Jet Engines: Fundamentals of Theory, Design and Operation
by Klaus Hünecke
This is already the second English edition of a book that first appeared in German in 1987 (Flugtriebwerke. Ihre Technik und Funktion, ISBN-13: 978-3879434077). Clearly, the audience for whom Hünecke intended his well-written book—a tall order: from general-interest readers to students and practitioners in the field of aeronautical engineering—has found it worthy of being kept in print. Following his own academic training the author worked as a university researcher (vortex flow) and then joined industry as an aerodynamicist, working in first the military and currently the civilian sector.
There being a difference between theory and practice, the purpose of this book is to explain actual working engines as opposed to theoretical models. Frequently drawing analogies to the internal combustion automotive engine, the author explains jet engines in just about all the detail one might wish to know.
Beginning with a timeline from 1500 (da Vinci) to 1943 (Frank Whittle), the principal applications are described: straight jet, turbofan, high bypass, prop jet, and turboshaft (for helicopters, APUs, etc.)
Assuming that the prospective buyer of such a specialized book possesses a basic grasp of the subject, this review will go into some specifics. The book is short and small (8.7 x 5.8″) which, obviously, necessitates choices as to what can be included. The purpose of the following remarks is not to find fault with the author’s choices but to inform the reader what to expect. Considering the original publication date of 1987, the following items were well in place by then but are here treated in too much brevity or not at all:
– While it does state (p. 6, #1.2.2) that there is an additional turbine to drive the reduction gear for the propeller in turboprop applications, in many cases this was done by one series of turbines, with the power for the prop coming off the single shaft and the balance (minimal) going out the exhaust, providing a little jet assist.
– In the case of turboprops one of the major controllers is the propeller governor and its control system. This system has to provide a flat blade angle for start-up, propeller pitch lock stops to prevent fining off of the prop if the engine quits, and also removal of these stops under normal operation. The props must be able to go to the “feather” position if an engine fails to reduce drag on that side. As with the jet engine, which uses thrust reverse on landing to reduce the landing roll, a prop has a reverse (negative) blade angle setting to achieve the same effect after touchdown. Many prop systems permit BETA control which allows the pilot to vary prop blade angle to facilitate taxiing. This entire subject was not really addressed at all.
– The book cover shows a Rolls-Royce RB-211 engine and its schematic is on p. 13. Uniquely, this is a three-shaft engine whereas all other high-bypass engines are two-shaft. The three-shaft engine has three separate compressors and three sets of driving turbines. The low-pressure turbine drives the compressor fan and the intermediate and high-pressure turbines drive the intermediate and high-pressure compressors, respectively. This arrangement allows for three different shaft speeds and makes for a much shorter engine and fewer variable guide vanes for the compressors. These aspects could also be referenced in the discussion of high-bypass engines on p. 119 that only mentions GE and P&W engines.

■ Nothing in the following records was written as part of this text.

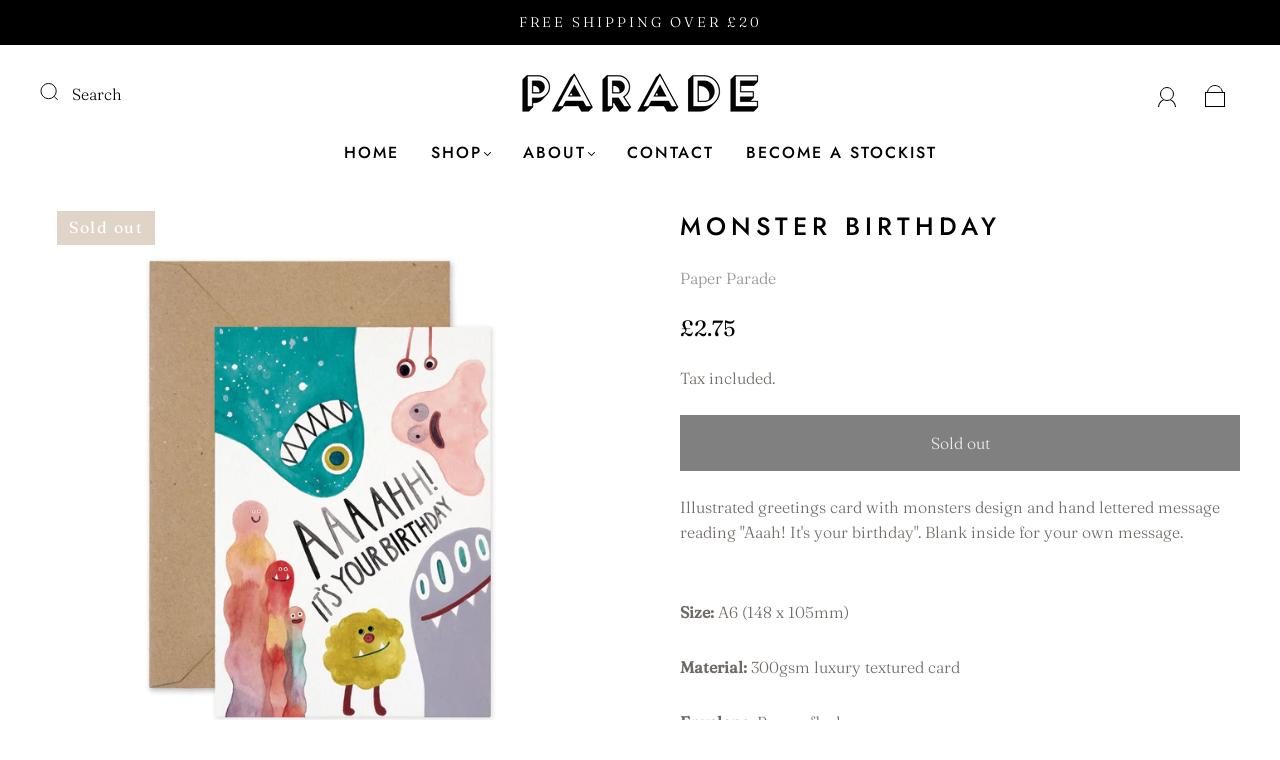

--- FILE ---
content_type: text/css
request_url: https://paper-parade.co.uk/cdn/shop/t/39/assets/custom.css?v=60929843993882887651631611821
body_size: -606
content:
/*# sourceMappingURL=/cdn/shop/t/39/assets/custom.css.map?v=60929843993882887651631611821 */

– A minor point but relevant in the context of the author repeatedly emphasizing the need to match a particular engine to a particular aircraft performance profile: p. 17 mentions that both GE and P&W “prepared suitable engine proposals” and that ultimately the GE CF6/34 was adopted to power the DC-10 but omits to say that some airlines did adopt the P&W JT-18D on the same aircraft.

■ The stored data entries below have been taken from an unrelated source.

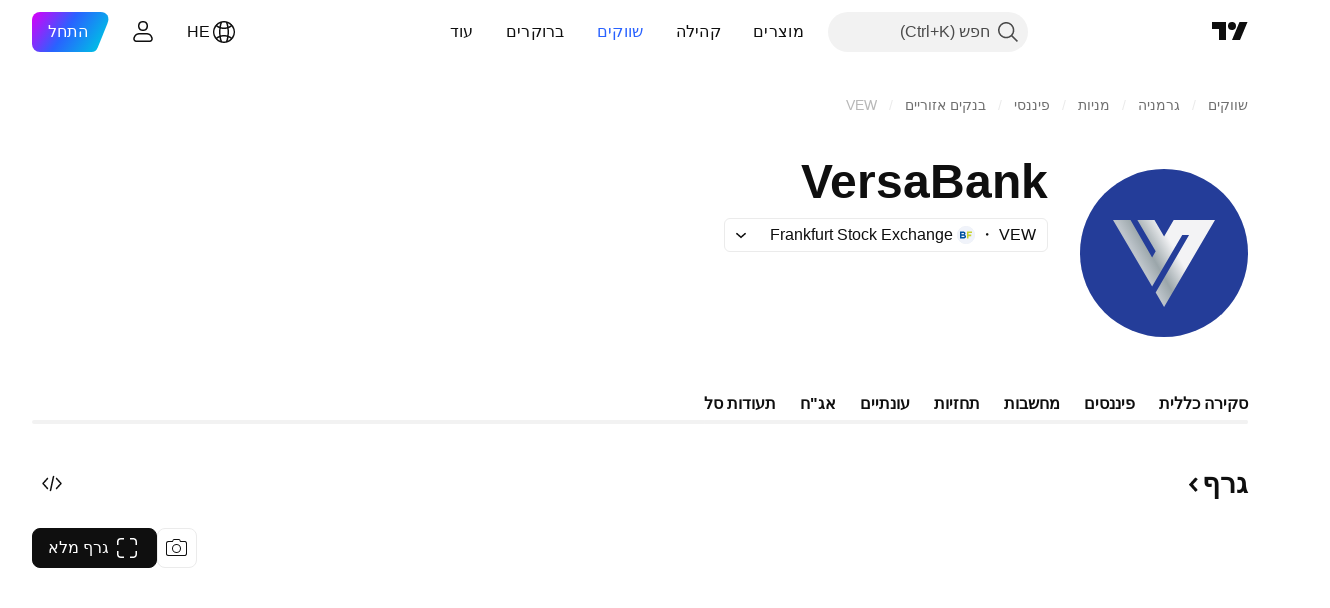

--- FILE ---
content_type: text/css; charset=utf-8
request_url: https://static.tradingview.com/static/bundles/35711.3a98d63a62949fc7e626.rtl.css
body_size: 581
content:
[data-theme=light]{--_0-w42F:var(--color-cold-gray-150);--_1-w42F:#6a6d7833}[data-theme=dark]{--_0-w42F:var(--color-cold-gray-700);--_1-w42F:#86899333}.preview-gDIex6UB{align-items:center;border-radius:var(--ui-lib-image-card-preview-border-radius);display:flex;isolation:isolate;justify-content:center;order:-1;position:relative}.preview-gDIex6UB:before{background:var(--color-bg-scroll-buttons);border-radius:var(--ui-lib-image-card-preview-border-radius);content:"";height:calc(100% - 2px);position:absolute;top:1px;width:calc(100% - 2px);z-index:-1}.preview-gDIex6UB:after{border:1px solid rgb(from var(--color-default-gray) r g b/.2);border-radius:var(--ui-lib-image-card-preview-border-radius);content:"";height:calc(100% - 2px);pointer-events:none;position:absolute;top:0;width:calc(100% - 2px)}@supports not (background:rgb(from #000 r g b)){.preview-gDIex6UB:after{border:1px solid var(--_1-w42F)}}.preview-gDIex6UB.fixedHeight-gDIex6UB{height:180px}.preview-gDIex6UB.ratio16by9-gDIex6UB{aspect-ratio:16/9}@supports not (aspect-ratio:16/9){.preview-gDIex6UB.ratio16by9-gDIex6UB{padding-bottom:56.25%}}.preview-gDIex6UB.ratio2by1-gDIex6UB{aspect-ratio:2/1}@supports not (aspect-ratio:2/1){.preview-gDIex6UB.ratio2by1-gDIex6UB{padding-bottom:50%}}.broken-image-gDIex6UB:after{border:1px solid var(--color-default-gray);border-radius:var(--ui-lib-image-card-preview-border-radius);content:"";height:calc(100% - 2px);pointer-events:none;position:absolute;top:0;width:calc(100% - 2px)}.preview-grid-gDIex6UB{display:grid;grid-template-areas:"top-left-corner top-right-corner" ". ." "bottom-left-corner bottom-right-corner";grid-template-columns:repeat(2,minmax(0,auto));grid-template-rows:min-content auto min-content;height:100%;position:absolute;right:0;top:0;-webkit-user-select:none;user-select:none;width:100%}.picture-gDIex6UB{display:contents}.image-gDIex6UB,.image-link-gDIex6UB,.middle-gDIex6UB{height:100%;position:absolute;right:0;top:0;width:100%}.image-gDIex6UB{background:var(--ui-lib-image-card-preview-background);border-radius:var(--ui-lib-image-card-preview-border-radius);object-fit:cover}.middle-gDIex6UB{align-items:center;justify-content:center}.corner-gDIex6UB,.middle-gDIex6UB{display:flex;pointer-events:none;z-index:1}.corner-gDIex6UB{flex-flow:row nowrap}.corner-gDIex6UB>*{pointer-events:auto}.corner-top-left-gDIex6UB{grid-area:top-left-corner;padding:8px 8px 0 0}.corner-top-right-gDIex6UB{grid-area:top-right-corner;justify-content:flex-end;padding:8px 0 0 8px}.corner-bottom-left-gDIex6UB{align-items:flex-end;grid-area:bottom-left-corner;padding:0 8px 8px 0}.corner-bottom-right-gDIex6UB{align-items:flex-end;grid-area:bottom-right-corner;justify-content:flex-end;padding:0 0 8px 8px}

--- FILE ---
content_type: image/svg+xml
request_url: https://s3-symbol-logo.tradingview.com/versabank.svg
body_size: 128
content:
<!-- by TradingView --><svg width="18" height="18" viewBox="0 0 18 18" xmlns="http://www.w3.org/2000/svg"><path fill="#243D99" d="M0 0h18v18H0z"/><path d="M5.72 6H4l3.84 6.1 2.95-4.72h.67l-3.27 5.28L9 14 14 6H9.95l-.94 1.53L8.06 6H6.4l1.8 2.88-.35.57L5.72 6Z" fill="url(#axyhwavqs)"/><defs><linearGradient id="axyhwavqs" x1="6.39" y1="10.79" x2="10.02" y2="8.61" gradientUnits="userSpaceOnUse"><stop offset=".16" stop-color="#BDC4CA"/><stop offset=".47" stop-color="#9BA6AA"/><stop offset="1" stop-color="#F3F3F5"/></linearGradient></defs></svg>

--- FILE ---
content_type: image/svg+xml
request_url: https://s3-symbol-logo.tradingview.com/versabank--big.svg
body_size: 155
content:
<!-- by TradingView --><svg width="56" height="56" viewBox="0 0 56 56" xmlns="http://www.w3.org/2000/svg"><path fill="#243D99" d="M0 0h56v56H0z"/><path d="M16.85 17H11l13.04 22.14L34.08 22h2.28L25.23 41.16l2.8 4.84L45 17H31.23l-3.2 5.53L24.82 17h-5.7l6.11 10.43-1.19 2.07-7.2-12.5Z" fill="url(#a2lqycxpj)"/><defs><linearGradient id="a2lqycxpj" x1="19.14" y1="34.37" x2="31.88" y2="27.17" gradientUnits="userSpaceOnUse"><stop offset=".16" stop-color="#BDC4CA"/><stop offset=".47" stop-color="#9BA6AA"/><stop offset="1" stop-color="#F3F3F5"/></linearGradient></defs></svg>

– P. 30, paragraph 3, states that “exhaust products of a piston engine are not usable.” This is inexact inasmuch as these are often used to drive a compressor to “turbocharge” the intake airflow. In fact, one major supplier (Wright Engine Co.) passed the engine exhaust gases (on the Wright 3350, used on the Super Constellation and DC-7) through three Power Recovery Turbines that had a fluid drive to the crankshaft providing ca. 450 shp on takeoff.
– Blade containment (in fans, compressors, and turbines) is an important issue on all engines. Of concern is that the blades, if released, must not penetrate the cowling and go through the cabin skin. This often requires thicker material on the walls of the housings, and in the case of the fan blades, Kevlar is often wrapped around the fan casing.
– High-bypass engines were generally fabricated in modular fashion so as to allow changing on-wing. Especially in the early days this expedited engine repairs in remote locations. In many cases, airlines would have a “spare engine wing attachment” on either a three- or four-engine aircraft to haul a spare or failed engine.
Throughout, the book uses an excellent selection, even if of small size, of pictorial views and schematics. They and the photos are clearly referenced to the text and also have their own, but brief, captions. Both the Table of Contents and the Index are well conceived. Appended are two tables of commercial and military turbofan engines listing make, model no./name, application, components, performance, and weight/dimensions.
Copyright 2010, Ron Jackson (speedreaders.info)
(The reviewer worked for 39 years for Rolls-Royce in Canada and the US, where he retired as Vice-President of Product Support for Commercial Engines.)